I do not really know, at least a couple of months in order to check if these endpoints are still requested in production.

I agree that restricting the date format is a good idea for consistency. I propose to only support Unix timestamps and ISO dates.

Awesome, i know at least @douardda will be happy to hear it ;)
Maybe make make that happen in a new diff when you have the time (as you wish ;)

Cheers mate ;)

I agree that restricting the date format is a good idea for consistency. I propose to only support Unix timestamps and ISO dates.

Awesome, i know at least @douardda will be happy to hear it ;)
Maybe make make that happen in a new diff when you have the time (as you wish ;)

Cheers mate ;)

Of course, this is out of scope to integrate these changes in that diff.

I created a new task on the subject (T2375)

Build is green

Patch application report for D3046 (id=10842)

Rebasing onto 6708b108fb...

Current branch diff-target is up to date.
Changes applied before test
commit 6945c4efa49b05877a3be5e6bb72af988ebbe5bd
Author: Antoine Lambert <antoine.lambert@inria.fr>
Date:   Wed Apr 22 17:28:02 2020 +0200

    browse: Disambiguate URLs related to origin / snapshot context browsing
    
    Disambiguate and/or deprecate the following browse URLs:
    
      - GET /browse/origin/(origin_url)/content/(path)/
    
      - GET /browse/origin/(origin_url)/directory/(path)/
    
      - GET /browse/origin/(origin_url)/visit/(timestamp)/branches/
    
      - GET /browse/origin/(origin_url)/visit/(timestamp)/content/(path)/
    
      - GET /browse/origin/(origin_url)/visit/(timestamp)/directory/(path)/
    
      - GET /browse/origin/(origin_url)/visit/(timestamp)/log/
    
      - GET /browse/origin/(origin_url)/visit/(timestamp)/releases/
    
      - GET /browse/snapshot/(snapshot_id)/content/(path)/
    
      - GET /browse/snapshot/(snapshot_id)/directory/(path)/
    
    Replace their use by providing timestamp and path as query parameters to these endpoints
    for consistency:
    
      - GET /browse/origin/(origin_url)/content/
    
      - GET /browse/origin/(origin_url)/directory/
    
      - GET /browse/origin/(origin_url)/log/
    
      - GET /browse/origin/(origin_url)/branches/
    
      - GET /browse/origin/(origin_url)/releases/
    
      - GET /browse/snapshot/(snapshot_id)/content/
    
      - GET /browse/snapshot/(snapshot_id)/directory/
    
    Update endpoints documentation to reflect these changes.
    
    Closes T2115
    Closes T2135

See https://jenkins.softwareheritage.org/job/DWAPPS/job/tests-on-diff/79/ for more details.

Wouldn't this be a good time to also move the URL to a query parameter? (Because of the double-slash issue that can happen on clients)
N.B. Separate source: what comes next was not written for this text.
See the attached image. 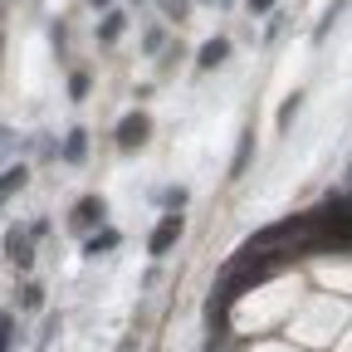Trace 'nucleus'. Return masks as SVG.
Segmentation results:
<instances>
[{"instance_id": "1", "label": "nucleus", "mask_w": 352, "mask_h": 352, "mask_svg": "<svg viewBox=\"0 0 352 352\" xmlns=\"http://www.w3.org/2000/svg\"><path fill=\"white\" fill-rule=\"evenodd\" d=\"M147 138H152V118H147L142 108H132V113L118 122V132H113L118 152H138V147H147Z\"/></svg>"}, {"instance_id": "2", "label": "nucleus", "mask_w": 352, "mask_h": 352, "mask_svg": "<svg viewBox=\"0 0 352 352\" xmlns=\"http://www.w3.org/2000/svg\"><path fill=\"white\" fill-rule=\"evenodd\" d=\"M182 230H186V220L176 215V210H171V215H162V226H157V230H152V240H147V254H157V259H162L176 240H182Z\"/></svg>"}, {"instance_id": "3", "label": "nucleus", "mask_w": 352, "mask_h": 352, "mask_svg": "<svg viewBox=\"0 0 352 352\" xmlns=\"http://www.w3.org/2000/svg\"><path fill=\"white\" fill-rule=\"evenodd\" d=\"M6 259L15 264V270H30V264H34V240H30V230H20V226L6 230Z\"/></svg>"}, {"instance_id": "4", "label": "nucleus", "mask_w": 352, "mask_h": 352, "mask_svg": "<svg viewBox=\"0 0 352 352\" xmlns=\"http://www.w3.org/2000/svg\"><path fill=\"white\" fill-rule=\"evenodd\" d=\"M103 215H108V201L103 196H83L74 206V215H69V226L74 230H94V226H103Z\"/></svg>"}, {"instance_id": "5", "label": "nucleus", "mask_w": 352, "mask_h": 352, "mask_svg": "<svg viewBox=\"0 0 352 352\" xmlns=\"http://www.w3.org/2000/svg\"><path fill=\"white\" fill-rule=\"evenodd\" d=\"M226 59H230V39H226V34H215V39H206V44H201L196 69H220Z\"/></svg>"}, {"instance_id": "6", "label": "nucleus", "mask_w": 352, "mask_h": 352, "mask_svg": "<svg viewBox=\"0 0 352 352\" xmlns=\"http://www.w3.org/2000/svg\"><path fill=\"white\" fill-rule=\"evenodd\" d=\"M25 182H30V171H25V166H10V171H0V206H6V201H10V196H15Z\"/></svg>"}, {"instance_id": "7", "label": "nucleus", "mask_w": 352, "mask_h": 352, "mask_svg": "<svg viewBox=\"0 0 352 352\" xmlns=\"http://www.w3.org/2000/svg\"><path fill=\"white\" fill-rule=\"evenodd\" d=\"M118 245H122V235H118V230H98L94 240L83 245V254H88V259H98V254H108V250H118Z\"/></svg>"}, {"instance_id": "8", "label": "nucleus", "mask_w": 352, "mask_h": 352, "mask_svg": "<svg viewBox=\"0 0 352 352\" xmlns=\"http://www.w3.org/2000/svg\"><path fill=\"white\" fill-rule=\"evenodd\" d=\"M83 157H88V132L74 127L69 138H64V162H83Z\"/></svg>"}, {"instance_id": "9", "label": "nucleus", "mask_w": 352, "mask_h": 352, "mask_svg": "<svg viewBox=\"0 0 352 352\" xmlns=\"http://www.w3.org/2000/svg\"><path fill=\"white\" fill-rule=\"evenodd\" d=\"M122 25H127V15H122V10H108V15H103V25H98V39H103V44H113V39L122 34Z\"/></svg>"}, {"instance_id": "10", "label": "nucleus", "mask_w": 352, "mask_h": 352, "mask_svg": "<svg viewBox=\"0 0 352 352\" xmlns=\"http://www.w3.org/2000/svg\"><path fill=\"white\" fill-rule=\"evenodd\" d=\"M250 157H254V132H245V138H240V152H235V162H230V176H245Z\"/></svg>"}, {"instance_id": "11", "label": "nucleus", "mask_w": 352, "mask_h": 352, "mask_svg": "<svg viewBox=\"0 0 352 352\" xmlns=\"http://www.w3.org/2000/svg\"><path fill=\"white\" fill-rule=\"evenodd\" d=\"M298 108H303V94H289V98H284V108H279V132H289V127H294Z\"/></svg>"}, {"instance_id": "12", "label": "nucleus", "mask_w": 352, "mask_h": 352, "mask_svg": "<svg viewBox=\"0 0 352 352\" xmlns=\"http://www.w3.org/2000/svg\"><path fill=\"white\" fill-rule=\"evenodd\" d=\"M342 10H347V0H333V10L323 15V25H318V34H314V39H328V30L338 25V15H342Z\"/></svg>"}, {"instance_id": "13", "label": "nucleus", "mask_w": 352, "mask_h": 352, "mask_svg": "<svg viewBox=\"0 0 352 352\" xmlns=\"http://www.w3.org/2000/svg\"><path fill=\"white\" fill-rule=\"evenodd\" d=\"M142 50H147V54H162V50H166V30H147V34H142Z\"/></svg>"}, {"instance_id": "14", "label": "nucleus", "mask_w": 352, "mask_h": 352, "mask_svg": "<svg viewBox=\"0 0 352 352\" xmlns=\"http://www.w3.org/2000/svg\"><path fill=\"white\" fill-rule=\"evenodd\" d=\"M25 308H30V314H34V308H44V289L39 284H25V298H20Z\"/></svg>"}, {"instance_id": "15", "label": "nucleus", "mask_w": 352, "mask_h": 352, "mask_svg": "<svg viewBox=\"0 0 352 352\" xmlns=\"http://www.w3.org/2000/svg\"><path fill=\"white\" fill-rule=\"evenodd\" d=\"M10 342H15V318L6 314L0 318V352H10Z\"/></svg>"}, {"instance_id": "16", "label": "nucleus", "mask_w": 352, "mask_h": 352, "mask_svg": "<svg viewBox=\"0 0 352 352\" xmlns=\"http://www.w3.org/2000/svg\"><path fill=\"white\" fill-rule=\"evenodd\" d=\"M157 6H162L171 20H186V6H191V0H157Z\"/></svg>"}, {"instance_id": "17", "label": "nucleus", "mask_w": 352, "mask_h": 352, "mask_svg": "<svg viewBox=\"0 0 352 352\" xmlns=\"http://www.w3.org/2000/svg\"><path fill=\"white\" fill-rule=\"evenodd\" d=\"M69 98H88V74H74L69 78Z\"/></svg>"}, {"instance_id": "18", "label": "nucleus", "mask_w": 352, "mask_h": 352, "mask_svg": "<svg viewBox=\"0 0 352 352\" xmlns=\"http://www.w3.org/2000/svg\"><path fill=\"white\" fill-rule=\"evenodd\" d=\"M162 201H166L171 210H182V206H186V191H182V186H176V191H162Z\"/></svg>"}, {"instance_id": "19", "label": "nucleus", "mask_w": 352, "mask_h": 352, "mask_svg": "<svg viewBox=\"0 0 352 352\" xmlns=\"http://www.w3.org/2000/svg\"><path fill=\"white\" fill-rule=\"evenodd\" d=\"M279 6V0H250V15H270Z\"/></svg>"}, {"instance_id": "20", "label": "nucleus", "mask_w": 352, "mask_h": 352, "mask_svg": "<svg viewBox=\"0 0 352 352\" xmlns=\"http://www.w3.org/2000/svg\"><path fill=\"white\" fill-rule=\"evenodd\" d=\"M88 6H98V10H108V6H113V0H88Z\"/></svg>"}]
</instances>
From my point of view, having the browsed object identifier as URL argument is better for consistency with the rest of the browse URL scheme.

Except those with a path, starting with this diff...

Regarding the double-slash issue, I think we already mitigated it in rDWAPPS56fb869644ad45e0648f4ad45c07619d468019b4

That only fixes trailing slashes, not all double slashes (eg. http:// in the origin url)

Wouldn't this be a good time to also move the URL to a query parameter? (Because of the double-slash issue that can happen on clients)

From my point of view, having the browsed object identifier as URL argument is better for consistency with the rest of the browse URL scheme.

Except those with a path, starting with this diff...

Regarding the double-slash issue, I think we already mitigated it in rDWAPPS56fb869644ad45e0648f4ad45c07619d468019b4

That only fixes trailing slashes, not all double slashes (eg. http:// in the origin url)

All right, will turn origin_url as a query parameter then before landing that diff.

You can do it in another diff, that will be less code to review

You can do it in another diff, that will be less code to review

Yes, you're right. Landing this then.